La concorrenza internazionale e il panorama della speculazione
Oltre a cinesi e americani, la Sardegna attira anche investimenti da altre nazioni, in particolare dalla Spagna, Germania, Francia, Norvegia e, più recentemente, Israele. La crescente competizione internazionale per il controllo delle risorse sarde ha portato a una vera e propria corsa allo sfruttamento.
Un esempio lampante è rappresentato dal progetto israeliano che ha iniziato a cambiare il volto del Limbara, dove la bandiera con la “stella di David” segna l’inizio di un piano per installare 31 turbine eoliche alte più di 200 metri sui monti nei pressi di Cagliari. Questo intervento, avvolto nel silenzio e nella discrezione, si inserisce in un contesto di sviluppi simili in altre aree dell’isola, rendendo necessaria una riflessione approfondita sulle conseguenze ambientali e sociali di tali scelte.

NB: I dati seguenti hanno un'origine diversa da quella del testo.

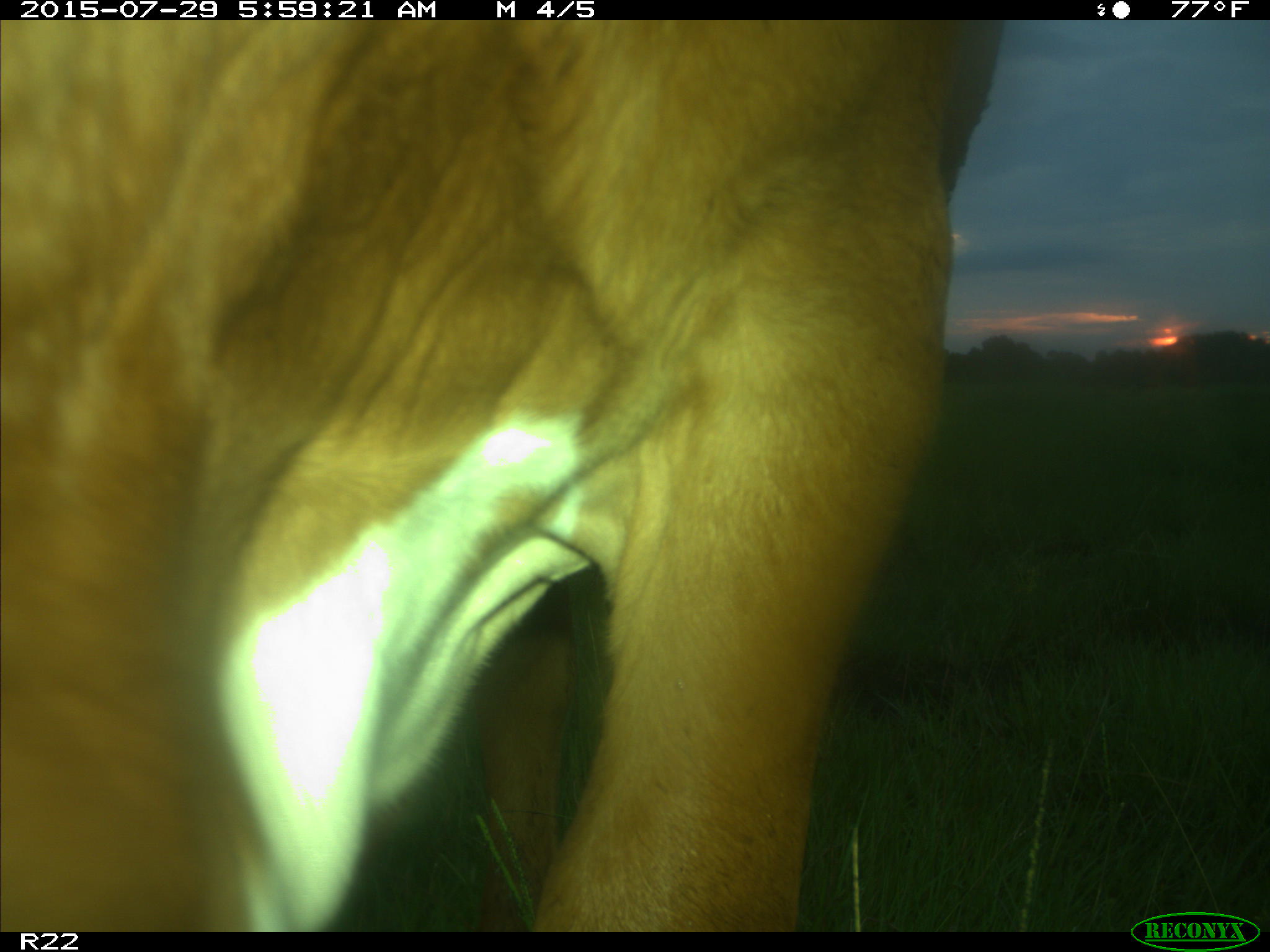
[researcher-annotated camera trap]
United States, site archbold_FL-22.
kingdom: Animalia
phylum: Chordata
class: Mammalia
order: Artiodactyla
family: Bovidae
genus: Bos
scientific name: Bos taurus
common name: domestic cow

L’inevitabile influsso di queste multinazionali nel territorio sardo non può essere ignorato, specialmente per le popolazioni locali che vedono il rischio di un cambiamento irreversibile del proprio habitat. L’arrivo di aziende estere e la proliferazione di progetti energetici pongono interrogativi sia sull’autonomia economica della Sardegna che sulla sostenibilità del suo ambiente.
Un futuro sostenibile della regione dipende ora dalla capacità dei sardi di gestire questi cambiamenti e dalle scelte politiche che verranno adottate.